What you need to do
Copy exactly the lines of the data below, beginning with the line with "lime in pot tahitian" and ending with the line with "Rabbit Tries To Jump Over Racecar". Pictures are to be omitted.

# # # # #

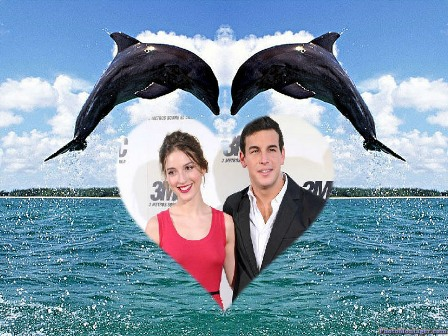 Editar hermosas fotos con delfines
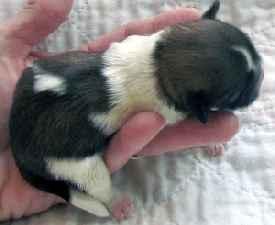 Imperial size newborn Shih Tzu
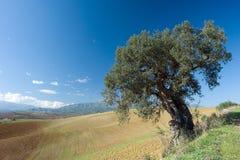 Olijfboom in een landelijk landschap Stock Fotografie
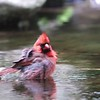 """Northern Cardinal <br> Tower Grove Park <br> 2019-05-17 12:55:17pm <br>  <span class=""""noShowSmart""""> <a href=""""/MyKeywords/Bird-Videos/n-gF9bt/i-PfBBCxx/A""""> <span style=""""color:yellow"""">Click here to open video in lightbox/full screen</span></a> </span>  <span class=""""noShowGallery""""> <a href=""""/Birds/2019-Birding/Birding-2019-May/2019-05-17-Tower-Grove-Park/i-PfBBCxx/A""""> <span style=""""color:yellow"""">Click here to open video in lightbox/full screen</span></a> </span>"""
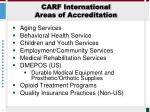 carf international areas of accreditation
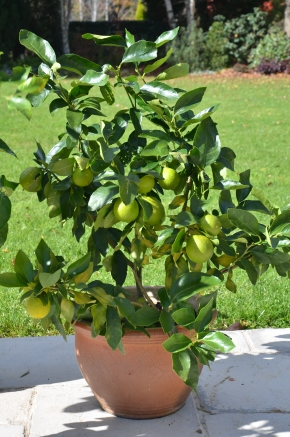lime in pot tahitian growing citrus in pots lime in pots organic gardening citrus maintenance southern highlands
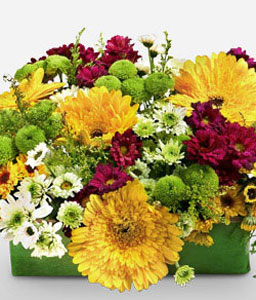 Golden Garden-Garden,Yellow,Mixed,Gerberas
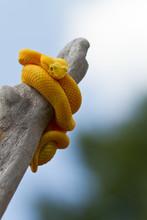 Yellow Eyelash Viper Coiled Around Limb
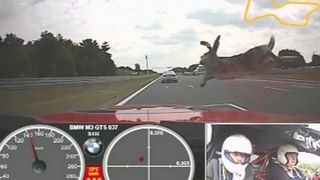 Rabbit Tries To Jump Over Racecar
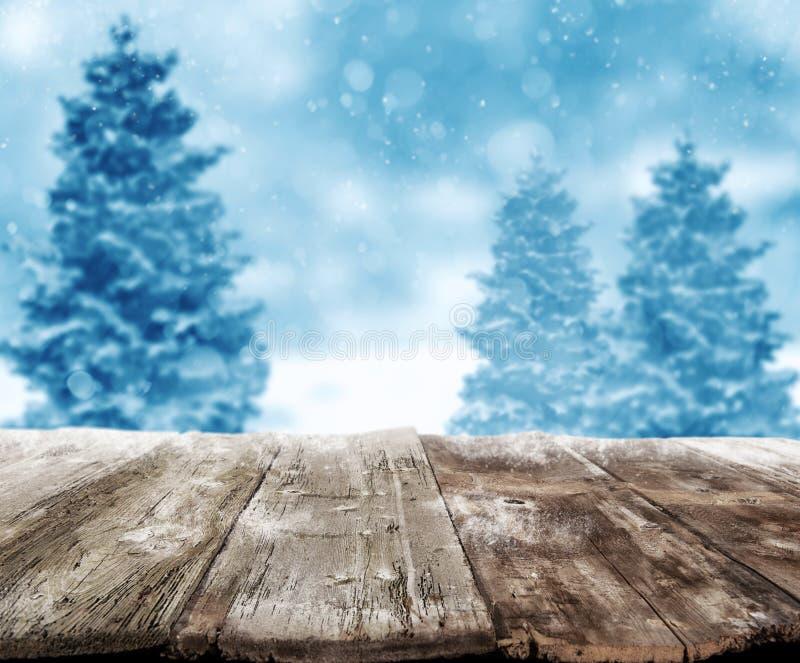 Weihnachtslandschaft stockfotografie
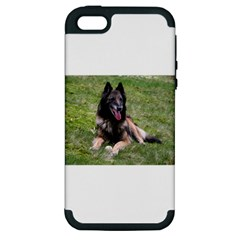 Belgian Tervuren Laying Apple iPhone 5 Hardshell Case (PC+Silicone)
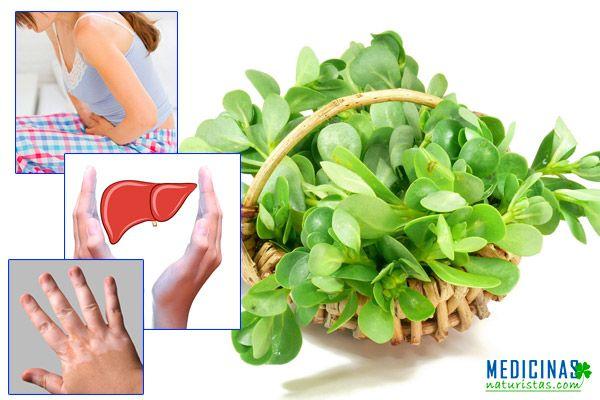 Verdolaga planta mágica para el trato urinario e hígado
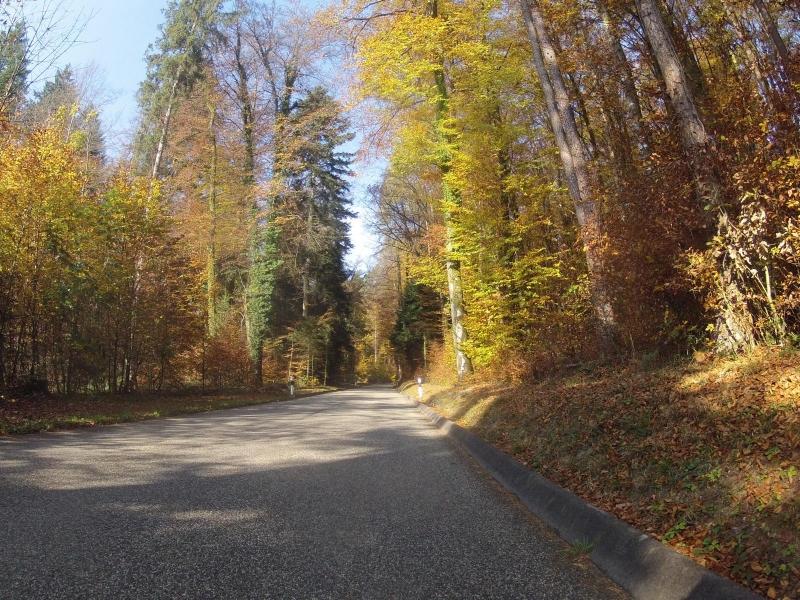 Zwischen Böttstein und Mandach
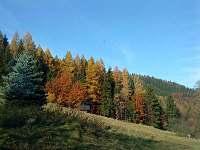 příroda na podzim - pronájem chalupy Rajnochovice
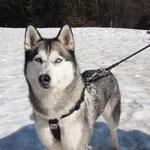 ... y un perrito que le gustó la nieve...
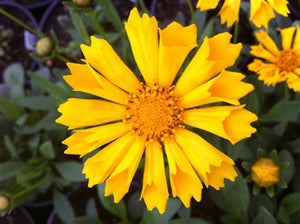 Coreopsis hybrid Jethro Tull Tickseed image credit Millgrove Perennials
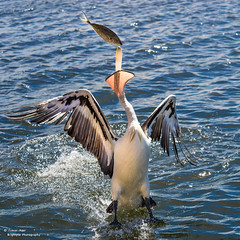 Catch of the day (trevager) Tags: albany australia birds boat brightpixphotography copyrighttrevorager cruise fish kalganriver pelican percy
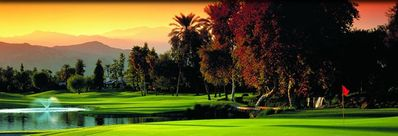 Beauty of Palm Desert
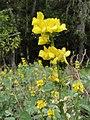 Thermopsis macrophylla.jpg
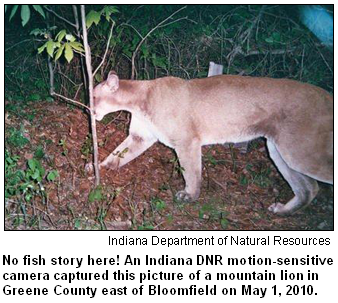 Mountain lion in Greene County, Ind.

# # # # #

Written solution
lime in pot tahitian growing citrus in pots lime in pots organic gardening citrus maintenance southern highlands
 Golden Garden-Garden,Yellow,Mixed,Gerberas
 Yellow Eyelash Viper Coiled Around Limb
 Rabbit Tries To Jump Over Racecar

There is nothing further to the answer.